Is Mouthwash Really Necessary?

Well, not really. According to a study by a panel appointed by the Food and Drug Administration, there aren't many positive things to say about the stuff. The panel of experts checked out thirty-four ingredients used in mouthwashes and found that none of them was safe and effective. In fact, the panel recommended that ten of the ingredients including boric acid, ferric chloride, potassium chlorate, sodium dichromate, and phenol -- should not be used at all.

Bad breath in the morning is something most people have, but it doesn't indicate an oral disease. According to the panel, most people can solve their breath problems by rinsing their mouths with water, brushing their teeth, flossing, or simply eating breakfast.

The experts not only discourage the use of antimicrobial ingredients in mouthwashes, they feel that advertisers should not claim on the label or in advertising that their products kill germs by million or in minutes, or that the mouthwash inhibits odor-forming bacteria.

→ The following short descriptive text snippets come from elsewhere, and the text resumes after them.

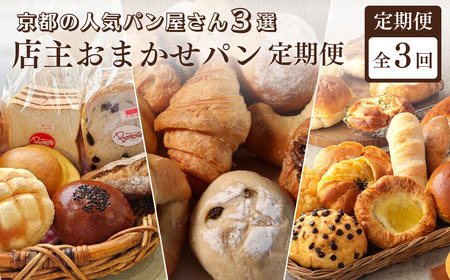 yp  S3zs̐lCp3II X储܂p  Еz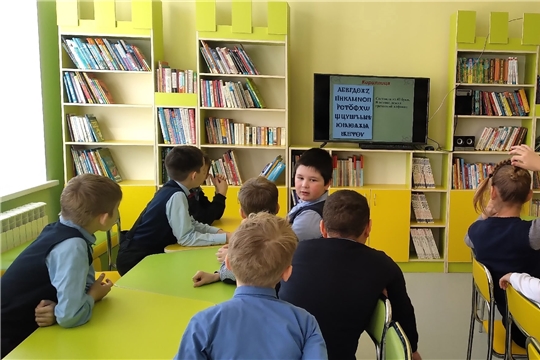 Литературный час "Весна печатной книги"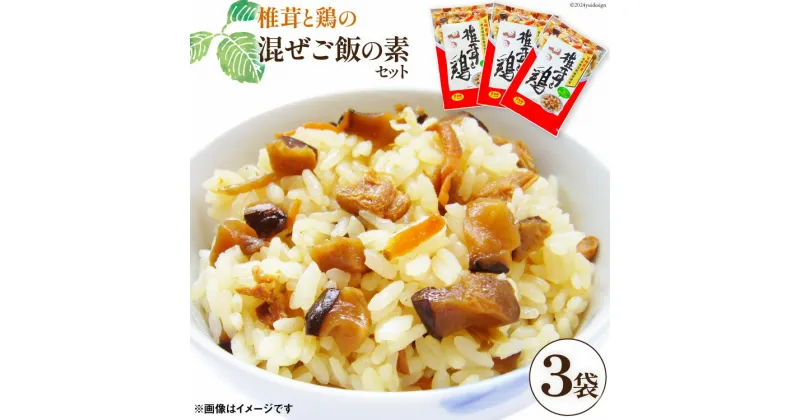 【ふるさと納税】椎茸と鶏の混ぜご飯の素 180g × 3袋 [本吉 宮崎県 日向市 452061023] 混ぜご飯 まぜごはん 混ぜご飯の素 しいたけ 椎茸 鶏 鶏めし かしわ飯 甘辛い ご飯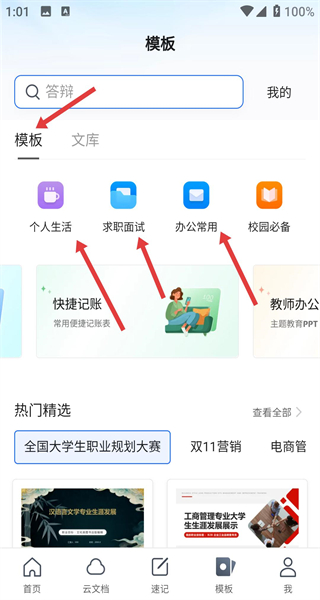 腾讯文档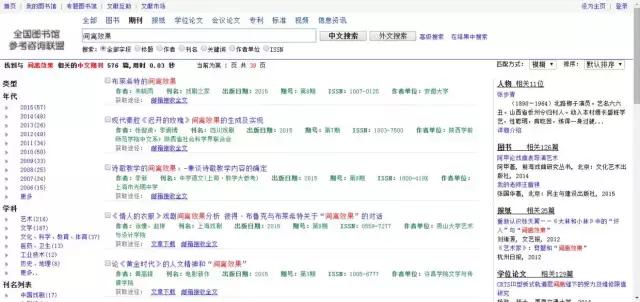 友情之家，最新免費網(wǎng)址暢享歡樂時光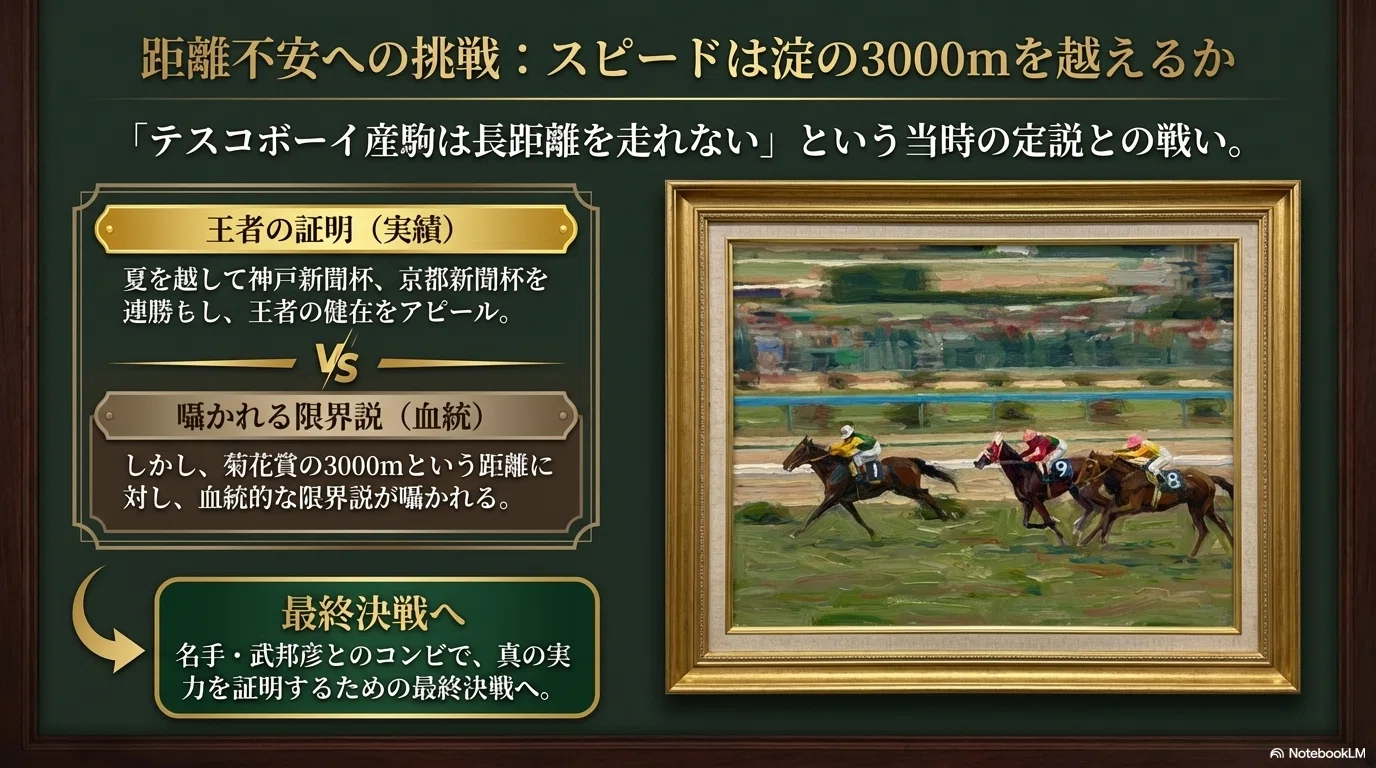 単勝馬券 昭和49年5月3日 皐月賞 キタノカチドキ 武邦彦 キタノカチドキ -誰も追えなかった春、誰にも譲らなかった秋-｜ハサミ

In checking out products marketed for the temporary relief of sore throat, the panel found some ingredients acceptable but they found no safe and effective ingredients that act as expectorants to remove thick secretions from the mouth and throat.

If you develop an oral condition that won't go way, it's best to consult your doctor or dentist rather than to try a drugstore remedy. Similarly, if a sore throat becomes severe and persistent, see your doctor.